SOURCE PASSAGE
________________

Stata: Data Analysis and Statistical Software

Notice: On April 23, 2014, Statalist moved from an email list to a forum, based at statalist.org.

[Date Prev][Date Next][Thread Prev][Thread Next][Date Index][Thread Index]

Re: st: R: Estimating the number of workers in each industry in each district - flag: Stata 9/2 SE

From	Arka Roy Chaudhuri <[email protected]>
To	[email protected]
Subject	Re: st: R: Estimating the number of workers in each industry in each district - flag: Stata 9/2 SE
Date	Mon, 27 Sep 2010 16:14:13 -0700

Hi,
  My apologies for posting a different question on the same thread.
Thanks for pointing out the mistake.

Regards,
Arka

On Mon, Sep 27, 2010 at 2:01 PM, Steve Samuels <[email protected]> wrote:
> Please resend with a new subject heading.  I have no expertise in this
> area and those who do will not necessarily see your post.
>
> On Mon, Sep 27, 2010 at 4:16 PM, Arka Roy Chaudhuri <[email protected]> wrote:
>> Dear Steve,
>>  Now I am having some problems in estimating a IV regression.It would be
>> great if you could please help me with my problem.
>>
>> I have the following variables in my data set:districtid, average
>> residual gender wage gap in a district(avggap), scaled district
>> tariff(district_tariff_scaled), unscaled district
>> tariffs(district_tariff_unscaled), a set of district
>> dummies(_Idistricti*), a time dummy since I have two time
>> periods(time), district population(district_popn). I am interested in
>> looking at the effect of scaled district tariffs on the average
>> residual gender wage gap using the unscaled district tariffs as
>> instruments for district tariffs. I run the following 3 regressions(I
>> use the district population as weights and cluster over districts to
>> correct for standard errors):-
>>
>> 1)regress avggap district_tariff_scaled  time _Idistricti*
>> [aweight=district_popn],cluster(districtid)
>> In this regression I look at the structural equation i.e the effect of
>> scaled district tariffs on average gender wage gap. I do not get any
>> error in this case.
>>
>> 2)regress avggap district_tariff_unscaled  time _Idistricti*
>> [aweight=district_popn],cluster(districtid)

________________

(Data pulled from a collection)
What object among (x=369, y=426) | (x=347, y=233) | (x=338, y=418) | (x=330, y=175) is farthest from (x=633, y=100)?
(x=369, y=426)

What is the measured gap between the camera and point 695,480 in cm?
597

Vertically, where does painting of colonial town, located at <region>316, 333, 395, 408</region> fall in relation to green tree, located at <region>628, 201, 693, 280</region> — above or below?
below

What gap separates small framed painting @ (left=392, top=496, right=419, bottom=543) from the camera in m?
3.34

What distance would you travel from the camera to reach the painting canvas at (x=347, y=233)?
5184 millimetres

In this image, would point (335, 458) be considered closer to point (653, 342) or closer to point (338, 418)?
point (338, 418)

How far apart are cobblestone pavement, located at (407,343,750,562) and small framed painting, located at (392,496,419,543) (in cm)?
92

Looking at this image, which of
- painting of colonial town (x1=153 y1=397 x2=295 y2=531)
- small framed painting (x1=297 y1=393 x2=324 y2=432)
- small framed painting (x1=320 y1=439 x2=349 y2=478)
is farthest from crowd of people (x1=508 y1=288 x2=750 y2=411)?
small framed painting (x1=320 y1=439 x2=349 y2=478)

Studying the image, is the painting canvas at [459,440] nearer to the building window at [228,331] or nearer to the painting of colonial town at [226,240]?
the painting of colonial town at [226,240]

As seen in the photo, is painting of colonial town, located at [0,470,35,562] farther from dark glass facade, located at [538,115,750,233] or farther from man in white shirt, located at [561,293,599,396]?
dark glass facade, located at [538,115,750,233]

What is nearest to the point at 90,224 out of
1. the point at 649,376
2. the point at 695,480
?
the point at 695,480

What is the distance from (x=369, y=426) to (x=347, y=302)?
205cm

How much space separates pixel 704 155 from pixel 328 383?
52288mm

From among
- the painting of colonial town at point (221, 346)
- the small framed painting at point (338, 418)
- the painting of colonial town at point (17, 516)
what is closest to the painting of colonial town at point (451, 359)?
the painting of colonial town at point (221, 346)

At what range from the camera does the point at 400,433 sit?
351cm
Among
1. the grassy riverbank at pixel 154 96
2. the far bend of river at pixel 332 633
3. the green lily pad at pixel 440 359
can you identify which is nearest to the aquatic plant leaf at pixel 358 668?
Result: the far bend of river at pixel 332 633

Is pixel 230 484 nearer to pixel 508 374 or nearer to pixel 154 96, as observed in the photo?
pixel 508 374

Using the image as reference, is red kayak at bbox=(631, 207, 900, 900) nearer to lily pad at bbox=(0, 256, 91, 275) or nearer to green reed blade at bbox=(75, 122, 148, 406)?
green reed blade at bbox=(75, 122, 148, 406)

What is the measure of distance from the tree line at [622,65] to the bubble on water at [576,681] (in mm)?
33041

________________

JOB
In the Statalist thread, which variable serves as the weights in the regressions?

RESULT
District population (district_popn).